* begin Source excerpt *

The strength a Collator object uses for comparisons can be set with the setStrength() method; the strength can be queried using getStrength().
The BreakIterator class provides a locale-independent way to find the boundaries between certain kinds of textual elements, such as words and sentences. BreakIterator is even helpful for finding boundaries between printable characters; again, this is because two 16-bit Unicode characters can combine to produce one printed glyph. (It wouldn't be a good idea to try to put the insertion cursor between a letter and its accent!)
Once again, you don't create instances of BreakIterator with a constructor. There are actually several different static factory methods for creating BreakIterator objects, depending on what kind of textual element you want to learn about:
Each of these methods comes in two varieties: one with a Locale parameter, and one with no parameter (this form uses the default locale).
Once you have a BreakIterator object, how do you use it? First, you must inform the object about the text you want to examine, using the setText(String) method. Then you can move through the text looking at boundaries using the first(), last(), next(), and previous() methods. Each of these methods moves the current position of the BreakIterator to the requested boundary and returns the integer position of that boundary within the text. The next() and previous() methods return a special value, BreakIterator.DONE, if there are no more boundaries in the requested direction. Additionally, the next() method has a variant that takes an integer parameter for moving ahead by multiple boundaries in one step.
Iterating through text with a BreakIterator is a little more complicated than traversing a data structure using an Enumeration object. The reason is that the information you get back from a BreakIterator is usually not the complete element you are interested in; instead, it is the start or end point of that element within the text. You must save that value and then find the other boundary before you can do useful things. This is a case in which it makes sense to declare and use two loop variables in a for statement. For example, here is a code fragment that loops through all the words in a String called textBuffer, printing them as it goes:
BreakIterator words = BreakIterator.getWordInstance(); words.setText(textBuffer); for ( int start = words.first(), end = words.next(); end != BreakIterator.DONE; start = end, end = words.next()) { System.out.println(textBuffer.substring(start,end)); }
Another method, current(), returns the index of the current boundary without changing or moving the current point. The following(int) method returns the first boundary after the specified position in the text.
What do you do if you need some of the BreakIterator facilities but can't afford to store your application's text in a String object? If efficiency or ease of access dictate that you use a text data structure (such as a trie--a specialized text data structure) instead of a string, you should define a CharacterIterator class for that data structure. CharacterIterator is an interface, similar in some ways to the java.util.Enumeration interface. It provides an abstract interface for iterating over the elements in a data structure. Classes that implement CharacterIterator don't have to contain all the data; they just have to know how to read it sequentially from the data structure and how to keep track of the current position. CharacterIterator differs from Enumeration in that it is specialized for character data and allows bidirectional scanning.

* end Source excerpt *
* begin Data shown *

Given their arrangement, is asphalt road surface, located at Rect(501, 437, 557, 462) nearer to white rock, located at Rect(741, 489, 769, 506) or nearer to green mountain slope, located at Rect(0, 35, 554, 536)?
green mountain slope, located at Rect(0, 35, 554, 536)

* end Data shown *

**Exercise instructions:**
**a)** In the BreakIterator excerpt, what special value do next() and previous() return when there are no more boundaries in the requested direction?
**b)** Please update everything from "The BreakIterator class" down to "and its accent!)" in the BreakIterator excerpt, replacing "glyph" with "symbol".
Use only the BreakIterator excerpt, not the listing.

**Exercise results:**
**a)** BreakIterator.DONE

**b)**
The BreakIterator class provides a locale-independent way to find the boundaries between certain kinds of textual elements, such as words and sentences. BreakIterator is even helpful for finding boundaries between printable characters; again, this is because two 16-bit Unicode characters can combine to produce one printed symbol. (It wouldn't be a good idea to try to put the insertion cursor between a letter and its accent!)